Tuesday, June 7, 1870.

     Yesterday was cool and pleasant.  A large amount of merchandise was landed on the Levee, and warehousemen and the transfers had all the business they could attend to.

     The Mountaineer arrived Sunday night.  She discharged flour, 50 dozen pails, and a lot of household goods belonging to immigrants.  She departed for St. Louis at 2 o'clock yesterday morning. The Columbian passed down Sunday evening, heavily laden with produce for St. Louis.  The Henry S. Turner reached here yesterday afternoon, about 4 o'clock, with a heavy freight, a good many passengers and a large lot of plunder belonging to immigrants.  Due to-day is the Post Boy, from St. Louis, and the Mary McDonald, from Omaha.  The river is running low.

     Broadway is to be lighted with gas.  Workmen are now engaged in laying the pipes down on that street.

     Mr. A. P. Simmons, who has been the City Editor of the Times, has left for Baxter Springs, where he is to become one of the proprietors of a paper to be established there.

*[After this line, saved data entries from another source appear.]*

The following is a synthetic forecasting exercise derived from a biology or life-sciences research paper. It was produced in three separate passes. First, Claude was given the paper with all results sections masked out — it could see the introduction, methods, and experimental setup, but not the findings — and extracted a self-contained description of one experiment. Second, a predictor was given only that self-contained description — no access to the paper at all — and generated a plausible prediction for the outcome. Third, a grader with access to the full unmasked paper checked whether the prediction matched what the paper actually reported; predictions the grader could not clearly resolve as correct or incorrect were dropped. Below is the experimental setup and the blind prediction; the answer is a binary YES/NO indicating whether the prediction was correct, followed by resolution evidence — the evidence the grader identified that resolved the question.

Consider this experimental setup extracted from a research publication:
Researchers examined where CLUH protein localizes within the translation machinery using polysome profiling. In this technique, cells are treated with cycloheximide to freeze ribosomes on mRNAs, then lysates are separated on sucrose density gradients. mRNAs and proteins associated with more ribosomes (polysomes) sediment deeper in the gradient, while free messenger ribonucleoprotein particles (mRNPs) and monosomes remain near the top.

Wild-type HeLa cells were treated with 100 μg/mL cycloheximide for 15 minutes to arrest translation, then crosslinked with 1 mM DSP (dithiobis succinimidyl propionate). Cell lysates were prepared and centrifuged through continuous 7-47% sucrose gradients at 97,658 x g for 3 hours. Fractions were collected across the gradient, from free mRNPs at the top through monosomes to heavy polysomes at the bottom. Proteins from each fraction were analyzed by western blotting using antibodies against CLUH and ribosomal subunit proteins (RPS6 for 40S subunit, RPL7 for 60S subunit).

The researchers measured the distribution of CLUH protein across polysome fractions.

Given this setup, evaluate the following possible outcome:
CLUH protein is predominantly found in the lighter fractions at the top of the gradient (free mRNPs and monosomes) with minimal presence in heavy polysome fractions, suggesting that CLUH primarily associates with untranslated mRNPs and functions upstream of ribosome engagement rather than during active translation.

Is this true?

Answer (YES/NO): NO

     The Japanese troupe arrived in town yesterday, and have taken rooms at the St. Nicholas.  Upon invitation from their manager, Mr. Regenberger, we too occasion to visit them.  We found most of them seated upon a matted floor, and variously engaged.   Some were reading in their native tongue, one was mending his tops preparatory to the evening's entertainment, two or three were fixing bamboo hoops, probably for the same purpose, one was smoking from a heavy brass pipe, with a bowl that will hold half a thimble full, one was taking his ease at full length, with his head resting upon a small wooden box, which serves for a Japanese pillow; while little "All-Right," a four year old chap, having nothing else to do, doubled himself into a pretty good-sized frog, and walked about the room on his hands.  Their olive complexion, and peculiar features, as well as their Japanese dress, attracted notice by the contrast with the people one ordinarily meets in the city.  The dress of both men and women consists of a long gown, not dissimilar to the ancient toga of the Romans.  They encase their feet in socks -- white or black -- which have a separate "thumb" to them, like a mitten, for the special accommodation of the great toe.  We learn from their manager that they easily accustom themselves to our style of food and methods of dining, which greatly differ from their own.  They are styled the "Royal" Japanese Troupe, from the fact that the were attached to Prince Sutzuman's household.  Whether the Prince is himself interested in their revenues we were not informed.
     A large audience assembled at Frank's Hall to witness their acrobatic and juggling feats, which were greeted with wondering applause.  The posturing and balance of little "All Right," the bamboo performances of a lad some nine years old, the top spinning on the edge of a sword, and up and down a taut string, the extreme strength of the jaw of the old man who is blind, the juggling tricks, -- indeed everything was almost as perfect as it was unique.  They will remain three days longer, giving a matinee on Wednesday.